Aims/hypothesis  

The adipokine adiponectin has insulin-sensitising, anti-atherogenic and anti-inflammatory properties. Recently, the genes for mouse and human adiponectin receptor-1 (ADIPOR1) and -2 (ADIPOR2) have been cloned. The aim of this study was to investigate whether genetic variants of the genes encoding ADIPOR1 and ADIPOR2 play a role in human metabolism.

Materials and methods  

We screened ADIPOR1 and ADIPOR2 for polymorphisms and determined their association with glucose metabolism, lipid metabolism, an atherogenic lipid profile and inflammatory markers in 502 non-diabetic subjects.

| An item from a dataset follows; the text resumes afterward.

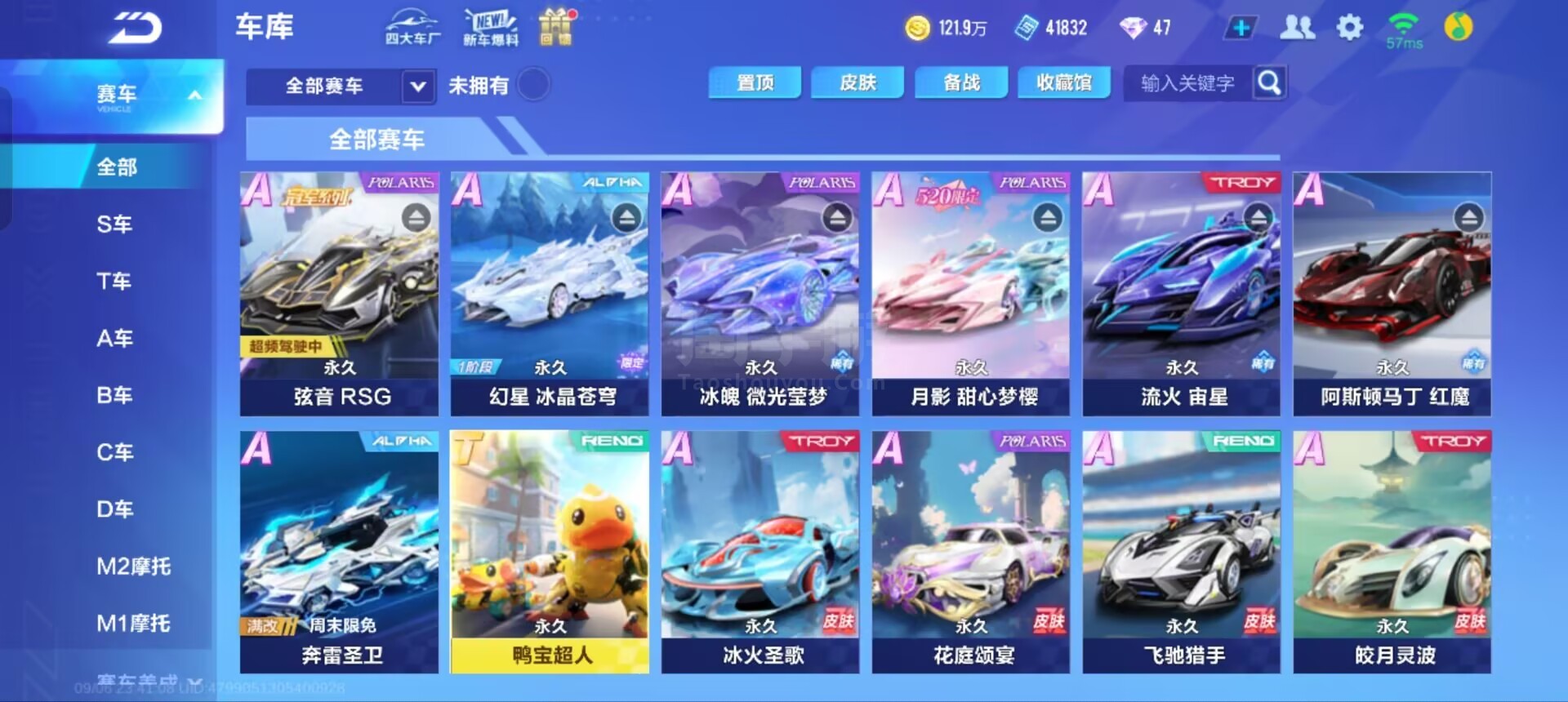 俱乐部的长 俱乐部的长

A subgroup participated in a longitudinal study; these subjects received diet counselling and increased their physical activity.

Results  

We identified six variants of ADIPOR1 and seven variants of ADIPOR2. A single-nucleotide polymorphism (SNP) in the putative promoter region 8503 bp upstream of the translational start codon (–8503 G/A) of ADIPOR1 (frequency of allele A=0.31) was in almost complete linkage disequilibrium with another SNP (–1927 T/C) in intron 1. Subjects carrying the –8503 A and –1927 C alleles had lower insulin sensitivity, as estimated from a 75 g OGTT (p=0.04) and determined during a euglycaemic clamp (n=295, p=0.04); they also had higher HbA₁c levels (p=0.02) and, although the difference was not statistically significant, higher liver fat (n=85, determined by proton magnetic resonance spectroscopy, p=0.056) (all p values are adjusted for age, sex and percentage of body fat). In the longitudinal study (n=45), the –8503 A and –1927 C alleles were associated with lower insulin sensitivity (p=0.03) and higher liver fat (p=0.02) at follow-up compared with the –8503 G and –1927 T alleles, independently of basal measurements, sex and baseline and follow-up percentage of body fat.

Conclusions/interpretation  

The present findings suggest that the –8503 G/A SNP in the promoter or the –1927 T/C SNP in intron 1 of ADIPOR1 may affect insulin sensitivity and liver fat in humans.